Tea must have a nosh to accompany it, so Chef Kulp served a clam madeline (yes, clam) and a pretzel filled with house made cheese whiz, more akin to a fondue the bright orange cheese product. Though the pretzel was doughy lacking the alkaline induced crispness of a good pretzel, the clam madeline was intriguing and ever so slightly wonderful.

Root vegetables were showcased in the next course, in two different dishes. One consisted of spruce smoked yellow and chioggia beets with a poached oyster, horseradish, and green jasper. The second dish included autumn root vegetables including rutabaga. carrot, romanesco, with caramelized celeriac, hazelnuts, and quince. There is nothing better than root vegetables in fall, and Chef Kulp made this dirt candy taste sophisticated with flavor layered upon flavor.
One of the highlights of the night was the Chef Kulp's "vitello tonnato," an East meets West raw version of the Italian classic. Veal carpaccio, raw tuna, melon, and the tonnato sauce came together in unexpected lusciousness. I would eat this all day long.
Crab apple soup was a fun play on words that combined honeycrisp apples, peekytoe crab, and bay leaf dust. One of the most unexpected dishes of the night, the soup grew on the taste buds. Chef Kulp is fixated on balance. Here he tames the sweetness of the apple with the savory clam broth, and it works.

The autumn green gnudi were truly wonderful. In fact, I would have been happy to gnaw on gnudi all night long. Unlike common gnudi which are made with ricotta, Chef Kulp uses cloumage an artisanal lactic curd from Sly Brothers Farm in West Port, Massachusetts. For these gnudi, the cloumage is mixed with mustard greens and sealed in an egg and flour wash that forms a silky pasta wrapped for this cheesy dumpling.
The black and white pici is a hand rolled pasta that combines a squid ink pasta with a plain pasta, creating what looks like baby eels wriggling on the plate. Served with perfectly tender calamari and octopus, a pickled chili introduced a fruity heat that added an extra dimension to the dish.
Following the pasta course was a bread course intermezzo like no bread you have ever had before, one meat (a brioche made with beef fat from strip steaks), one vegetable (with beet, leek, and zucchini), and one fish (squid ink).
The fish course was a delicate branzino en croute, with a crispy slice of pullman loaf in place of the traditional puff pastry, served with an artichoke and peppers with a spiced tamarind broth. The crisp en croute was both whimsical and delicious.

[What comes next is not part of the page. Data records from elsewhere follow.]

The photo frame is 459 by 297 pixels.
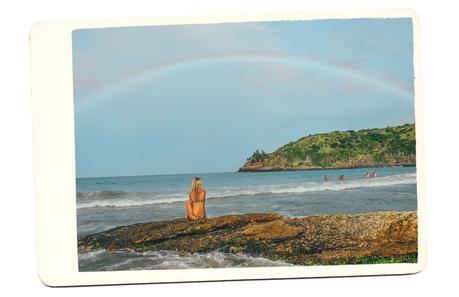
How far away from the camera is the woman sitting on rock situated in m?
5.20

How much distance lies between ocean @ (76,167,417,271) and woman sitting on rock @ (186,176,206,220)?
0.03m

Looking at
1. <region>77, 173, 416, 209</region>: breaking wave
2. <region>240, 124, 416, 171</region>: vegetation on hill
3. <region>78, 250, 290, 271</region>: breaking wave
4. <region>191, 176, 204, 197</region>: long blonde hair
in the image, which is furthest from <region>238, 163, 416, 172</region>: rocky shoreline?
<region>78, 250, 290, 271</region>: breaking wave

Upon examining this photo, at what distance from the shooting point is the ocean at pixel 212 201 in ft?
→ 16.9

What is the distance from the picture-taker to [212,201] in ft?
17.1

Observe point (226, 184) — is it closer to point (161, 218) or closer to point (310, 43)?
point (161, 218)

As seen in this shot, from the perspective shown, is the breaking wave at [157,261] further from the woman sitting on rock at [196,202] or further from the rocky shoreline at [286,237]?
the woman sitting on rock at [196,202]

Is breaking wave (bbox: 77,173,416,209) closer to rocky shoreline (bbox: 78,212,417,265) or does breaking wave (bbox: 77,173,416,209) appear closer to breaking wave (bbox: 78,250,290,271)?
rocky shoreline (bbox: 78,212,417,265)

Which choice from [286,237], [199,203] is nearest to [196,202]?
[199,203]

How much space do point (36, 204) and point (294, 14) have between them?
98.7 inches

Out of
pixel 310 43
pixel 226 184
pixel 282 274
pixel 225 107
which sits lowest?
pixel 282 274

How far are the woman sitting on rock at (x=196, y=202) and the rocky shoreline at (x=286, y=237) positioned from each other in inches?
2.4

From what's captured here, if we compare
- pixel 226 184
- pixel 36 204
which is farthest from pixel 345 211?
pixel 36 204

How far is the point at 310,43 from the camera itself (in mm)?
5176

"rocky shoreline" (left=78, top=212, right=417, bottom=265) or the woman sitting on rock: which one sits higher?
the woman sitting on rock
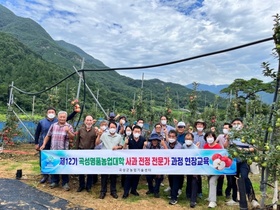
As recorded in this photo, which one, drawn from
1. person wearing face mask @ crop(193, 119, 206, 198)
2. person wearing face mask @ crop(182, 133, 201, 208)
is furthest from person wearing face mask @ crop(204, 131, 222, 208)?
person wearing face mask @ crop(193, 119, 206, 198)

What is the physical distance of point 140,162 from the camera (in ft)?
16.6

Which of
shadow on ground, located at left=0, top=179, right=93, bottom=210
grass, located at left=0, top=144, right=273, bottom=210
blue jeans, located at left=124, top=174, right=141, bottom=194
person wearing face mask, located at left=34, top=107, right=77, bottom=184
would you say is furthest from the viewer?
person wearing face mask, located at left=34, top=107, right=77, bottom=184

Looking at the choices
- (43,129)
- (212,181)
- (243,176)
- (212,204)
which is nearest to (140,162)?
(212,181)

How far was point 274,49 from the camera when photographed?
3.56m

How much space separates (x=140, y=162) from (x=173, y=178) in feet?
2.21

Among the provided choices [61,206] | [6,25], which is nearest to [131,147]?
[61,206]

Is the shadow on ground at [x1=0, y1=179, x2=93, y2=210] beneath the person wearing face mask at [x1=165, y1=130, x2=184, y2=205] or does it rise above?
beneath

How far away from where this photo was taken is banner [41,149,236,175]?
16.1ft

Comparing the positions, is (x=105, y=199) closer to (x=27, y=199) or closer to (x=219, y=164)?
(x=27, y=199)

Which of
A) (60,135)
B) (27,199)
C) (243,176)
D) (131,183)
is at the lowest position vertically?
(27,199)

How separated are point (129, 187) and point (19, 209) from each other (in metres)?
1.92

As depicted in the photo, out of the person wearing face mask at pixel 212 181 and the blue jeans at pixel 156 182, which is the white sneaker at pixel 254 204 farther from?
the blue jeans at pixel 156 182

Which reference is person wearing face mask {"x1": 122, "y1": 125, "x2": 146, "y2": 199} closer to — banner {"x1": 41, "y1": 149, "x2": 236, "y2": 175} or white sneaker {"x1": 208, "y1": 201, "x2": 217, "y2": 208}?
banner {"x1": 41, "y1": 149, "x2": 236, "y2": 175}

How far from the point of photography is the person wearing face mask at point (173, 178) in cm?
485
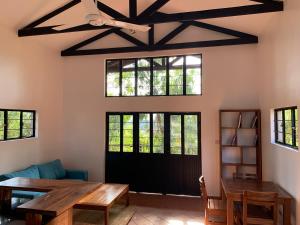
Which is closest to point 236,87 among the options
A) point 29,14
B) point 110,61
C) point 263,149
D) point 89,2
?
point 263,149

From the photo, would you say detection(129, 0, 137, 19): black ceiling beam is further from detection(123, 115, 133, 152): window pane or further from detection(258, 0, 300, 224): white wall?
detection(123, 115, 133, 152): window pane

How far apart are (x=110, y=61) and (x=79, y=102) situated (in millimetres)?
1387

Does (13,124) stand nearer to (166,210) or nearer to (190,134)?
(166,210)

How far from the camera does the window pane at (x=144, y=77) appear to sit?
19.3 ft

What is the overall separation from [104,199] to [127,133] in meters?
2.14

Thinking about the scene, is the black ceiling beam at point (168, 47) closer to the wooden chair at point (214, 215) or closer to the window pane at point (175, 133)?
the window pane at point (175, 133)

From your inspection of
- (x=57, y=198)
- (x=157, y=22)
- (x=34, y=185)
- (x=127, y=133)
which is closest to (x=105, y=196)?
(x=34, y=185)

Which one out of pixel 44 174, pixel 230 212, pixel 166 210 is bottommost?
pixel 166 210

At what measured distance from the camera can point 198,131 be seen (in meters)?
5.53

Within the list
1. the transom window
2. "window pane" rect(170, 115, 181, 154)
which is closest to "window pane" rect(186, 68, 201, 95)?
the transom window

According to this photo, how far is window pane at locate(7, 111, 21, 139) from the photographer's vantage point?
474cm

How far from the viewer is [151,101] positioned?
577 cm

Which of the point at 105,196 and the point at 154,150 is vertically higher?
the point at 154,150

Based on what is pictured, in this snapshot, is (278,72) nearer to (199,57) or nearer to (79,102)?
(199,57)
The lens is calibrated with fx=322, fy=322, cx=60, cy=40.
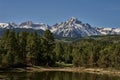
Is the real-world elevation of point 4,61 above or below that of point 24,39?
below

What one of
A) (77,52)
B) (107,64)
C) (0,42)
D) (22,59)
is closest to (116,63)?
(107,64)

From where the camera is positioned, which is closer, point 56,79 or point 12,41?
point 56,79

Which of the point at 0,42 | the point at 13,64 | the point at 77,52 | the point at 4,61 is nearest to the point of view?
the point at 4,61

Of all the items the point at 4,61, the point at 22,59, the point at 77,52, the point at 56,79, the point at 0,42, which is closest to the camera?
the point at 56,79

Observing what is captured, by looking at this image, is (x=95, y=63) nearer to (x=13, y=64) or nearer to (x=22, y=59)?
(x=22, y=59)

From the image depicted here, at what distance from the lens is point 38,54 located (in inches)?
6875

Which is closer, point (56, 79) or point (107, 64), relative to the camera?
point (56, 79)

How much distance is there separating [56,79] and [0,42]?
60263 millimetres

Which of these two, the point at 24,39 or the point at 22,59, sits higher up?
the point at 24,39

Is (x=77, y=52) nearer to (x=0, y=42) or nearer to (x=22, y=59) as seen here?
(x=22, y=59)

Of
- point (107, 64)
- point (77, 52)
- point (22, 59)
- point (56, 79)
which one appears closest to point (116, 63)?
point (107, 64)

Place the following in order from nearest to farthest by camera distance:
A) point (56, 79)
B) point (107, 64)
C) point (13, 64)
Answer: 1. point (56, 79)
2. point (13, 64)
3. point (107, 64)

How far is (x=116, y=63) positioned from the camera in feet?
559

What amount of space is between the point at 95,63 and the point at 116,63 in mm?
21511
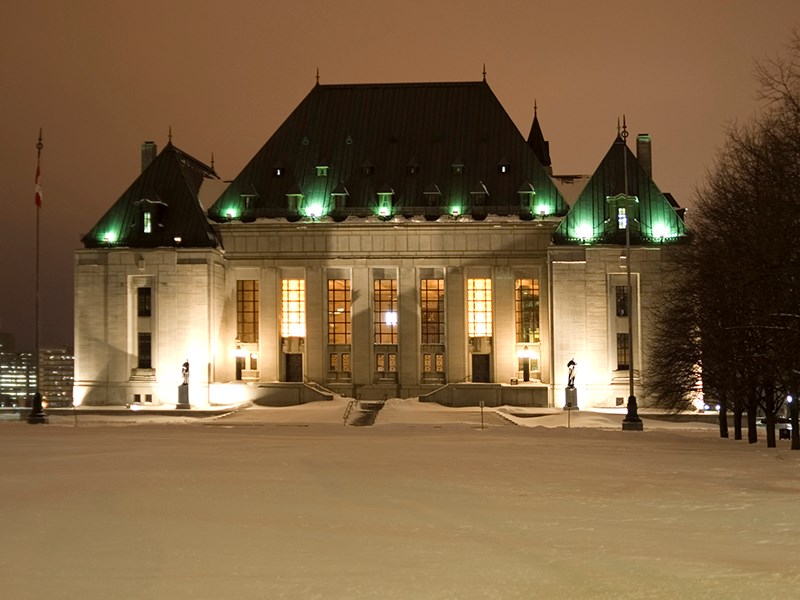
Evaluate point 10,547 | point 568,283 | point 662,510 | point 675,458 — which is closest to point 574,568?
point 662,510

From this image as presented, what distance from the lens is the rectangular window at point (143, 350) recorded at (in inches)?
2918

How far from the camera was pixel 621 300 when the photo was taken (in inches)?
2800

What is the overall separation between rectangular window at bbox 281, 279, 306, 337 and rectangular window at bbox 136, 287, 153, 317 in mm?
9074

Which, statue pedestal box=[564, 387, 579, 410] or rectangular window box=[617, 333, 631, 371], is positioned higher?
rectangular window box=[617, 333, 631, 371]

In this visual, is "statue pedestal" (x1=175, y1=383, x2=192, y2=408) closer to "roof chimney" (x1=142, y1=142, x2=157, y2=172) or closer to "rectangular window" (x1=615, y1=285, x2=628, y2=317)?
"roof chimney" (x1=142, y1=142, x2=157, y2=172)

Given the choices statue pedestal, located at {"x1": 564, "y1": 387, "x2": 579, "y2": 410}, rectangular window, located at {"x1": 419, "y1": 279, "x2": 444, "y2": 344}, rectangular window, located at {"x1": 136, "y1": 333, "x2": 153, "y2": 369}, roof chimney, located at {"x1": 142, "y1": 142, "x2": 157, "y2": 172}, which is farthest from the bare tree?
roof chimney, located at {"x1": 142, "y1": 142, "x2": 157, "y2": 172}

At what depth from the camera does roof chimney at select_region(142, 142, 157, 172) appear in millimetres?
83688

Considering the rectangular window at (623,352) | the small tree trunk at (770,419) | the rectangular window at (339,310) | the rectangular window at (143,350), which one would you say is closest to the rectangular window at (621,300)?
the rectangular window at (623,352)

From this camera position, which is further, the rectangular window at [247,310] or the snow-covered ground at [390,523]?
the rectangular window at [247,310]

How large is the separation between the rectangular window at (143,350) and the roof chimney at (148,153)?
15968 mm

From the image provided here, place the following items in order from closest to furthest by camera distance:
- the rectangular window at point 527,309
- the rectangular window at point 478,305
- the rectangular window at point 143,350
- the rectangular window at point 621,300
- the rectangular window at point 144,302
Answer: the rectangular window at point 621,300 → the rectangular window at point 143,350 → the rectangular window at point 144,302 → the rectangular window at point 527,309 → the rectangular window at point 478,305

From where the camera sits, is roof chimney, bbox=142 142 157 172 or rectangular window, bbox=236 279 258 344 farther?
roof chimney, bbox=142 142 157 172

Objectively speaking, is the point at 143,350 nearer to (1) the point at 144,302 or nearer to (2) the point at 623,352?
(1) the point at 144,302

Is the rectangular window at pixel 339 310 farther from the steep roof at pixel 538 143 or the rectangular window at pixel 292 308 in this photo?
the steep roof at pixel 538 143
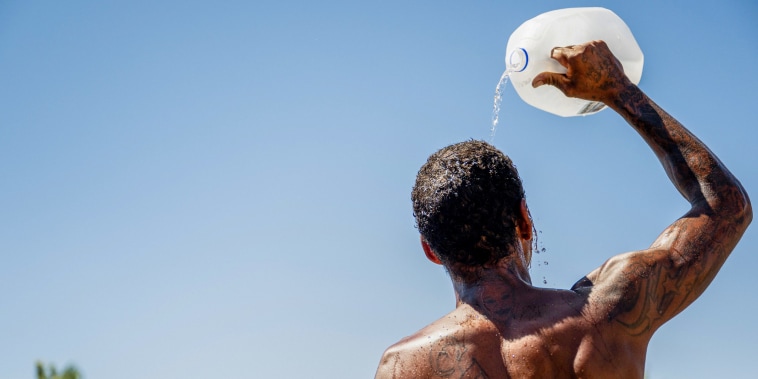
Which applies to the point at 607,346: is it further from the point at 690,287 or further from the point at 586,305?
the point at 690,287

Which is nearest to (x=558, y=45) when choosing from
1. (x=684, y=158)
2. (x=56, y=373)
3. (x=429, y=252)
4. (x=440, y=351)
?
(x=684, y=158)

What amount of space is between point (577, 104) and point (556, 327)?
60.5 inches

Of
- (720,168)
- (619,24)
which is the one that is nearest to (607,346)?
(720,168)

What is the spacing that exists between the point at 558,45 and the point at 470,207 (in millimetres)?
1160

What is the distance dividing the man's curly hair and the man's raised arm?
0.39 m

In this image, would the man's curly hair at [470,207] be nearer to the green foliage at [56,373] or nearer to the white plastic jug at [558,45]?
the white plastic jug at [558,45]

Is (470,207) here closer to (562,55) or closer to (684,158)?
(562,55)

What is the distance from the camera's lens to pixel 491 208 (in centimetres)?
324

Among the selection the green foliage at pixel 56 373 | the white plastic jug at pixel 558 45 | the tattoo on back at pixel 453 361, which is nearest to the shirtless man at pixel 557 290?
the tattoo on back at pixel 453 361

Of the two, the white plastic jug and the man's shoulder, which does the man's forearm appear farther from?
the man's shoulder

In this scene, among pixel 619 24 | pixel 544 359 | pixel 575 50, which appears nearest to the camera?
pixel 544 359

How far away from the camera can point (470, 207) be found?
3.23 metres

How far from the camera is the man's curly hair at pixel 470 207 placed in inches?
127

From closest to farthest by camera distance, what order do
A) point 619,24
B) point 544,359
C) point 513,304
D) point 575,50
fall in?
Answer: point 544,359
point 513,304
point 575,50
point 619,24
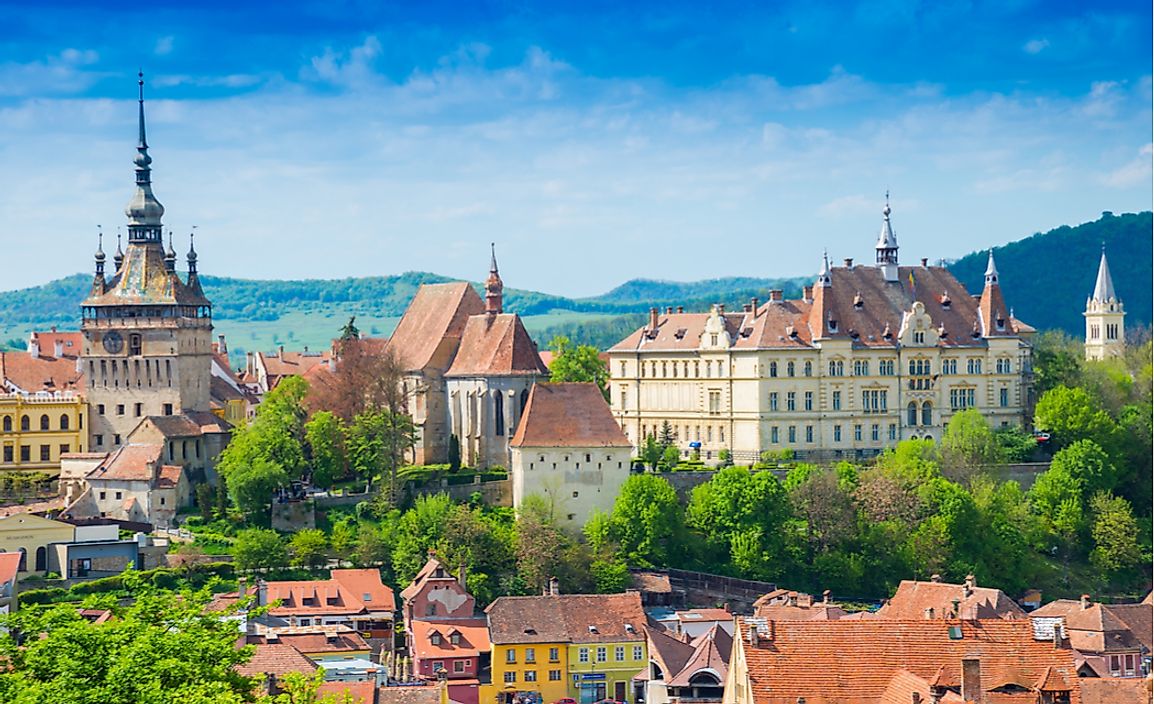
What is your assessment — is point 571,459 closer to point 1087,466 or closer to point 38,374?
point 1087,466

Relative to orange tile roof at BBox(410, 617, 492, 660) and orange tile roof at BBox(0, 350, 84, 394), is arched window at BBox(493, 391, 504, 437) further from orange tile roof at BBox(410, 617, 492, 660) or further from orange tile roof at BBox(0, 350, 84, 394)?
orange tile roof at BBox(0, 350, 84, 394)

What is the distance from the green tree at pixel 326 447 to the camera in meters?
104

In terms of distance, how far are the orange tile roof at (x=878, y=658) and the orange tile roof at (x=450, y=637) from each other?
31.8m

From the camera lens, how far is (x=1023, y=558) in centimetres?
10156

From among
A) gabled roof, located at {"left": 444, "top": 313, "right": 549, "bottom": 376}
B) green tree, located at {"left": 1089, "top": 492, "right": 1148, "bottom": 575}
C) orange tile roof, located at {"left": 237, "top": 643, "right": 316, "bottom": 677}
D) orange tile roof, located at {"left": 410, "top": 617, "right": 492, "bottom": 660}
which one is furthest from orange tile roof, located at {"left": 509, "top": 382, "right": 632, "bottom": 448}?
orange tile roof, located at {"left": 237, "top": 643, "right": 316, "bottom": 677}

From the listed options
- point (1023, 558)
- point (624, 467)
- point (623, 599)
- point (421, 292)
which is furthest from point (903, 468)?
point (421, 292)

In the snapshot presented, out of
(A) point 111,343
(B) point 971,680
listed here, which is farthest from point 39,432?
(B) point 971,680

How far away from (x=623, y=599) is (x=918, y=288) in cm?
3352

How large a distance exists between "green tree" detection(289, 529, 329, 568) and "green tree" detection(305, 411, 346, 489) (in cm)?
786

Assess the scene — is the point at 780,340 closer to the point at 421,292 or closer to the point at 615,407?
the point at 615,407

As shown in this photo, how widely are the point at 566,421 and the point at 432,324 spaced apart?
1635cm

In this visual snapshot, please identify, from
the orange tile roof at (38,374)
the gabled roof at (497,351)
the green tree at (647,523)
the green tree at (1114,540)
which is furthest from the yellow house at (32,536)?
the green tree at (1114,540)

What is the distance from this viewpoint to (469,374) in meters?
109

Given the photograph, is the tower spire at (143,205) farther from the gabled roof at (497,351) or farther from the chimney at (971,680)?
the chimney at (971,680)
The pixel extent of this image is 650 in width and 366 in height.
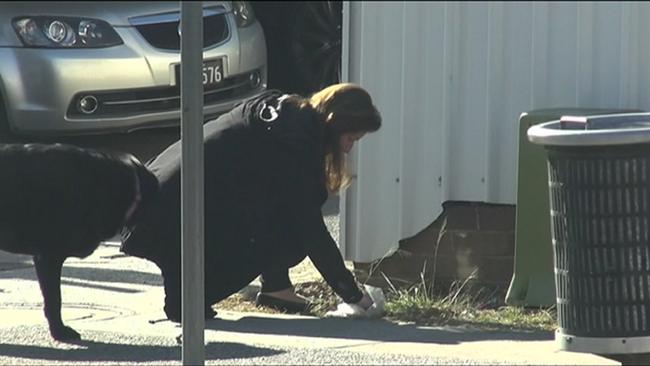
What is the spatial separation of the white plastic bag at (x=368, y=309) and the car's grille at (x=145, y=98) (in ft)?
9.50

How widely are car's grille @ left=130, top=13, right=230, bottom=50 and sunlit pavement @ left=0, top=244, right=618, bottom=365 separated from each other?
2.61 meters

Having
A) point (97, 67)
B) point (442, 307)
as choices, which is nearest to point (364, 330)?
point (442, 307)

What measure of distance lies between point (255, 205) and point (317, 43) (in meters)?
4.20

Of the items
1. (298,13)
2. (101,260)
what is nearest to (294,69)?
(298,13)

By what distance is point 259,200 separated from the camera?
6781 mm

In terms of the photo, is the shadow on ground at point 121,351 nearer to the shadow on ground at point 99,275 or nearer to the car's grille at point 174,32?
the shadow on ground at point 99,275

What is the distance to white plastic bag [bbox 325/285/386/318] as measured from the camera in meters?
6.84

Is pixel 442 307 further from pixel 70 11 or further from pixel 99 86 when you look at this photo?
pixel 70 11

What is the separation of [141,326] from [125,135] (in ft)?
12.9

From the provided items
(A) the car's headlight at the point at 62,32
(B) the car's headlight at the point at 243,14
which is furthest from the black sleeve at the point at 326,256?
(B) the car's headlight at the point at 243,14

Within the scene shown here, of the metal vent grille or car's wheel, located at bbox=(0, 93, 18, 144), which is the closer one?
the metal vent grille

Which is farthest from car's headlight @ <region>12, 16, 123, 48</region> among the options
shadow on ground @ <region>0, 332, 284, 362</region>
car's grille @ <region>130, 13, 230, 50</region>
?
shadow on ground @ <region>0, 332, 284, 362</region>

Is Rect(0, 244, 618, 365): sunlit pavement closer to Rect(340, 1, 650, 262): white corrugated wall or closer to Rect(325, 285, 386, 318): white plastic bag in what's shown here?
Rect(325, 285, 386, 318): white plastic bag

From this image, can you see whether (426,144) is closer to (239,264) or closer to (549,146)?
(239,264)
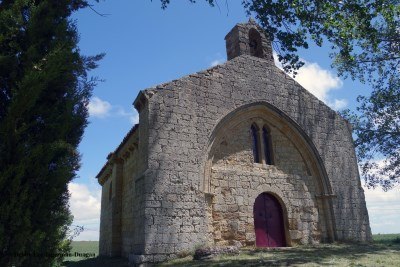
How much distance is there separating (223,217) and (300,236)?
3024 millimetres

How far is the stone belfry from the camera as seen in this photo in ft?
40.6

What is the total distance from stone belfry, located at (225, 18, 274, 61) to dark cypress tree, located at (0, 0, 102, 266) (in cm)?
674

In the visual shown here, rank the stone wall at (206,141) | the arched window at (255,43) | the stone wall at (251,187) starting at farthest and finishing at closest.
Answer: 1. the arched window at (255,43)
2. the stone wall at (251,187)
3. the stone wall at (206,141)

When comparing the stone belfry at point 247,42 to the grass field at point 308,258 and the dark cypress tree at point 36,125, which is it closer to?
the dark cypress tree at point 36,125

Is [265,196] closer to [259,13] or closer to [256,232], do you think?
[256,232]

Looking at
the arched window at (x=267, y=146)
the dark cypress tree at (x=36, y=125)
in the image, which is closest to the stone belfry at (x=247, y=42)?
the arched window at (x=267, y=146)

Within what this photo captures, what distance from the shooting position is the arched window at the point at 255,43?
42.5ft

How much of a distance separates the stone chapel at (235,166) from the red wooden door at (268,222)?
0.11ft

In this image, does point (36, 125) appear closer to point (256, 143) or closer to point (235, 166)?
point (235, 166)

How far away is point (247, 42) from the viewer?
494 inches

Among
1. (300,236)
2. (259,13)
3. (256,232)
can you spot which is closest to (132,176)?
(256,232)

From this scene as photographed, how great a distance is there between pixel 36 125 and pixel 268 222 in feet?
25.1

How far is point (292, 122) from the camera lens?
12078 millimetres

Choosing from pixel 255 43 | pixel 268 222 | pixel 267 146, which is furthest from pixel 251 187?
pixel 255 43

Dry-aged guinea hen served two ways with dirty rice and herb salad indicated the meal was drawing to a close. The dry-aging, a technique often used with beef, concentrated the flavor of the fowl. Crispy breast and succulent thigh delivered a powerful punch is just a few bites.

Dessert was another two part affair. First was the brown butter tart with pear, chestnut, and pear sherbet which balanced the savory characteristics of the chestnut and the tart with the autumnal sweetness of pear. The bittersweet almond included amaretti, poached apples, and buttermilk ice cream. Each offered a tasty end to an evening of indulgence, and I happily demolished both.

Chef Kulp and Ellen Yin have remade Fork, ensuring that it will continue to be a jewel in Philadelphia's culinary crown. Creative and wonderful at every turn, there was but one real misstep, a couple of radishes that tasted of salt and nothing else. Other than that, it was one of the best meals I have had in a very long time. I can't wait to go back. And I'm looking forward to sampling Chef Kulp's more casual offerings at High Street on Market too.